Manchester United: Is it possible to replace a managerial legend?
However closely you look at Wilf McGuinness's head, you will struggle to find any hair.
It is "as smooth as you can get it", he tells me smiling.
“I managed Manchester United for four seasons - summer, autumn, winter and spring”
First, his thick black hair turned white. Then, he says, it all fell out - within about a month.
Smiling again, he jokes: "It saves me a hell of a lot on haircuts."
He puts his hair loss down to what happened to him at the football club he has devoted much of his life to.
"I wonder if I could sue," he says, then laughs. "I was going along nicely and then, at the end of it, all my hair started falling out."
The "end of it" refers to the climax of his brief fairytale as manager of Manchester United.
"I managed Manchester United for four seasons," he says. "Summer, autumn, winter and spring."
It was actually about 19 months, but the joke sounds better.
McGuinness basically became the filling in a legend sandwich.
He took over from Sir Matt Busby, keeping his seat warm, then left when Sir Matt returned.
Until Sir Alex Ferguson, Busby was the most successful manager in United's history.
He steered the club to five league titles and two FA Cup victories, capping that off with the European Cup.
And all that despite the tragedy of the Munich air disaster, which almost cost him his life and robbed him of a number of his Busby Babes.
Every manager's reign - however successful - has to end eventually. Busby announced his retirement in the spring of 1969.
"There were people mentioned all the time, bigger names than I was," says McGuinness of the managerial speculation that followed Busby's departure.
Few would have predicted the new boss was going to be a 31-year-old member of his coaching team.
"Matt Busby called me into his office and said: 'Wilf, I'm retiring and you are to be the next manager of Manchester United'. It was 'wow'. I was just delighted about it."
As David Moyes is discovering, taking over from a living legend can be exceedingly tough. And so it proved for McGuinness.
"We weren't successful enough," he says. "And when you're not successful, people will have a moan."
McGuinness guided United to three cup semi-finals but lost them all.
"If you win things, you're the hero," he says. "If you don't, you're not. I didn't win enough."
Sir Alex Ferguson became a director at United after retirement and can often be seen watching from the stands.
Busby also remained at the club after stepping down, becoming its general manager.
"I was delighted that he was there to just put his hand on my shoulder and guide me," says McGuinness.
He recalls the moment he was called into Busby's office "around Christmas time" in 1970.
"He said: 'I'm very sorry, Wilf. You can have your old job back, but I am taking over Manchester United until we get a new manager'. I was heartbroken. I felt I had to leave - and I did leave. I wouldn't be human if I didn't feel upset about it - and I was upset".

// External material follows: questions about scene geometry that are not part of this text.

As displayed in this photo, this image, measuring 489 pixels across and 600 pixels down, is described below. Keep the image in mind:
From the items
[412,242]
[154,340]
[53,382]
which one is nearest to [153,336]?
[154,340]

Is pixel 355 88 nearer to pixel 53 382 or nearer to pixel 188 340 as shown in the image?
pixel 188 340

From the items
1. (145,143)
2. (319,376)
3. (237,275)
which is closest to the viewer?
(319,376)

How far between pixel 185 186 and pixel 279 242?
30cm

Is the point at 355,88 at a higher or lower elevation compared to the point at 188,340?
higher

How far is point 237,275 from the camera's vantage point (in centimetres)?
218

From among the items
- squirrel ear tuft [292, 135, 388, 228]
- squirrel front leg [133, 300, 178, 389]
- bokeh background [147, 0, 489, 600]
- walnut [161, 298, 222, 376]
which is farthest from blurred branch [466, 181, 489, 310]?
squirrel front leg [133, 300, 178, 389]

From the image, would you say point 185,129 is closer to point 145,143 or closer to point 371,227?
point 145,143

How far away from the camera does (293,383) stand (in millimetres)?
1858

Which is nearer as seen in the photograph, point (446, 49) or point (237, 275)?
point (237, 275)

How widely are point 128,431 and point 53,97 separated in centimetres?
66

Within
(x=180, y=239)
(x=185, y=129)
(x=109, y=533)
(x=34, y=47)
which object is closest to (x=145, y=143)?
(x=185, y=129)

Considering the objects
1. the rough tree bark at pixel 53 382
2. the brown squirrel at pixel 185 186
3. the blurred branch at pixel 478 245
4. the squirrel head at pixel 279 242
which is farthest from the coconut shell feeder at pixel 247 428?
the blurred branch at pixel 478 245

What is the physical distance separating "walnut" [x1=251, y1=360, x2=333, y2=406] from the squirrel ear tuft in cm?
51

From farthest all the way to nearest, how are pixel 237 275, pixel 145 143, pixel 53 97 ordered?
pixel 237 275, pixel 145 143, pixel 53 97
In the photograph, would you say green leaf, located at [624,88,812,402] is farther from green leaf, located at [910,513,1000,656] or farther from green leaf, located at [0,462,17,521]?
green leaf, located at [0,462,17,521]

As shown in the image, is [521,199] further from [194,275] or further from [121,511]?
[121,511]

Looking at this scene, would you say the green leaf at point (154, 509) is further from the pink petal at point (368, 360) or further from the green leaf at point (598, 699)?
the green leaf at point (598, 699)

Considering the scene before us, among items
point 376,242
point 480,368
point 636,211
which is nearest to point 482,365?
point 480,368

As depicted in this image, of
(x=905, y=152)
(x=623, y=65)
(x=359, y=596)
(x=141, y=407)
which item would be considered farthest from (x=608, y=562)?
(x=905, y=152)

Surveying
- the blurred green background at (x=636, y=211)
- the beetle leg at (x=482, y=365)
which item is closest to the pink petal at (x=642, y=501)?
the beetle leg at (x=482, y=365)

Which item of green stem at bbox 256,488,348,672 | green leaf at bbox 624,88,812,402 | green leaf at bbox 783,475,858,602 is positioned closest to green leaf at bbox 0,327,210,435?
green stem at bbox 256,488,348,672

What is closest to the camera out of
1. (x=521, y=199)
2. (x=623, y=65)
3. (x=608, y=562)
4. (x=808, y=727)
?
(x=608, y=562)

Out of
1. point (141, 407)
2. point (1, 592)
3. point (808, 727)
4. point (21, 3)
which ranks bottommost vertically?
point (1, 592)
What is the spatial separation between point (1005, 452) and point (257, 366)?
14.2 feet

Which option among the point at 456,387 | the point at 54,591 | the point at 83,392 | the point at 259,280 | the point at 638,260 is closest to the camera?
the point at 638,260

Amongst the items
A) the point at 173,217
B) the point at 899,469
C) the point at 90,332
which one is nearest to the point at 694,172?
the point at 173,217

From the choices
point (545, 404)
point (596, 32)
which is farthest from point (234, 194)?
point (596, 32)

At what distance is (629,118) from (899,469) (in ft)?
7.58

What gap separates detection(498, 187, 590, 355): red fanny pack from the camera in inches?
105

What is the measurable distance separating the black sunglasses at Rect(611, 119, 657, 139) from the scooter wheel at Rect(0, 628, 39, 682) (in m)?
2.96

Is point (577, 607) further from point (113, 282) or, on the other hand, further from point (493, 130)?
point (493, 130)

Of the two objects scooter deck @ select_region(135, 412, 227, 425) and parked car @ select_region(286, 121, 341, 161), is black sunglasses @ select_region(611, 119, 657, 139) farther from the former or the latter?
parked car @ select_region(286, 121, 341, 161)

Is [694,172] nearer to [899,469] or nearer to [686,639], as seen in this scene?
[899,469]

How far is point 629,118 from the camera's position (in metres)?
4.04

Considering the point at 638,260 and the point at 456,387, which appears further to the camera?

He admits he still is upset. For the first time during our conversation, he looks sad.
"It was a pity," he says. "But that's life. You bite the bullet and get on with it. The job was a big job. I was United through and through and wanted it to last forever which it didn't. I was very hurt by it all."
Then we turn to the question that must have gone through the mind of every Manchester United fan and, very possibly, that of Moyes himself.
Is it impossible to successfully replace a living legend?
"I wouldn't say impossible but it was very difficult to follow the great Matt Busby as manager," he says.
I remind him that Ferguson was even greater - in terms of success - than Busby.
So are Ferguson's boots too big to fill?
"The man who takes his place has a big job on. And David Moyes has a big job," says McGuinness, who believes Moyes will succeed.
So having taken over from the club's first knight and failed, what advice would McGuinness give to Moyes?
"Be yourself," he says. "Then, if you don't succeed, you only have yourself to blame."
He adds: "All he needs is a bit of a success. If he doesn't think it's going to happen, buy a couple of players and see if that will work. I'm sure that will."
And his advice to the club's board?
"Stick by this man," he says. "It would be very wrong to change him now. Sir Matt Busby had a tough first season. Fergie had a tough first season."
I ask McGuinness if he thinks Ferguson should do what Busby did and come back.
"Do I heck!" he says.
He rejects the thought that Moyes is the "modern-day Wilf McGuinness".
He points out that the current manager is much more experienced than he was when he took over.
Wilf made his Manchester United debut as a player at the age of 17 and was one of the Busby Babes until a leg injury ended his career.
At the age of 76, he is still working at Old Trafford, entertaining corporate guests on match days.
And he certainly is an entertainer.
Reflecting on his time as boss, he says he should have been given more time.
"Ten years or so," he says, smiling once more.
We do not yet know how much time Moyes will be given.
So far, at least he does still have a full head of hair.